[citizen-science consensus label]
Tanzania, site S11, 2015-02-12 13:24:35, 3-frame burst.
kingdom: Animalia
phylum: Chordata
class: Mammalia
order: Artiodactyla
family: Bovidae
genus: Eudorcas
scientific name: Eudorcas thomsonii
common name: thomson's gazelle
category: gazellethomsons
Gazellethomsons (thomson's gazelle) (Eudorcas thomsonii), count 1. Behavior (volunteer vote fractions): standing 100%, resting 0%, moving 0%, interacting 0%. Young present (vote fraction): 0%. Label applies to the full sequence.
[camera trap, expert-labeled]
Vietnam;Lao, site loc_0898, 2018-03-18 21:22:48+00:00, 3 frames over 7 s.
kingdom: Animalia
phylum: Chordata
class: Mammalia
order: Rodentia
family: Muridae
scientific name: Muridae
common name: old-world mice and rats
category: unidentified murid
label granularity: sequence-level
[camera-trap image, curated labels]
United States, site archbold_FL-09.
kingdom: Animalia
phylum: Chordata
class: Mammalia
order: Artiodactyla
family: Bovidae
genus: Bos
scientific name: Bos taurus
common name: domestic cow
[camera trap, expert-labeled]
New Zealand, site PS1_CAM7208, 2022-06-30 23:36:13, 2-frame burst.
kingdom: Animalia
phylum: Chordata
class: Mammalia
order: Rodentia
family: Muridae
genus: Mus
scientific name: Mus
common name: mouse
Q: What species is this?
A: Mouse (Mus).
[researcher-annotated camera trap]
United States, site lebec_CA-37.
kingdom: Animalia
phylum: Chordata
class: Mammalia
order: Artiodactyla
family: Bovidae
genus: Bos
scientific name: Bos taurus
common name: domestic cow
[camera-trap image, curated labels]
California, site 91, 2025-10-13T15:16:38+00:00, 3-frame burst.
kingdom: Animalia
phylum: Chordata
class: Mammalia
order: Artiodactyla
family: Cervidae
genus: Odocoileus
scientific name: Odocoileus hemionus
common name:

--------------------

WORK ORDER: Each line in the listing above is to be returned unchanged.

SOLUTION:
[citizen-science consensus label]
Tanzania, site S11, 2015-02-12 13:24:35, 3-frame burst.
kingdom: Animalia
phylum: Chordata
class: Mammalia
order: Artiodactyla
family: Bovidae
genus: Eudorcas
scientific name: Eudorcas thomsonii
common name: thomson's gazelle
category: gazellethomsons
Gazellethomsons (thomson's gazelle) (Eudorcas thomsonii), count 1. Behavior (volunteer vote fractions): standing 100%, resting 0%, moving 0%, interacting 0%. Young present (vote fraction): 0%. Label applies to the full sequence.
[camera trap, expert-labeled]
Vietnam;Lao, site loc_0898, 2018-03-18 21:22:48+00:00, 3 frames over 7 s.
kingdom: Animalia
phylum: Chordata
class: Mammalia
order: Rodentia
family: Muridae
scientific name: Muridae
common name: old-world mice and rats
category: unidentified murid
label granularity: sequence-level
[camera-trap image, curated labels]
United States, site archbold_FL-09.
kingdom: Animalia
phylum: Chordata
class: Mammalia
order: Artiodactyla
family: Bovidae
genus: Bos
scientific name: Bos taurus
common name: domestic cow
[camera trap, expert-labeled]
New Zealand, site PS1_CAM7208, 2022-06-30 23:36:13, 2-frame burst.
kingdom: Animalia
phylum: Chordata
class: Mammalia
order: Rodentia
family: Muridae
genus: Mus
scientific name: Mus
common name: mouse
Q: What species is this?
A: Mouse (Mus).
[researcher-annotated camera trap]
United States, site lebec_CA-37.
kingdom: Animalia
phylum: Chordata
class: Mammalia
order: Artiodactyla
family: Bovidae
genus: Bos
scientific name: Bos taurus
common name: domestic cow
[camera-trap image, curated labels]
California, site 91, 2025-10-13T15:16:38+00:00, 3-frame burst.
kingdom: Animalia
phylum: Chordata
class: Mammalia
order: Artiodactyla
family: Cervidae
genus: Odocoileus
scientific name: Odocoileus hemionus
common name:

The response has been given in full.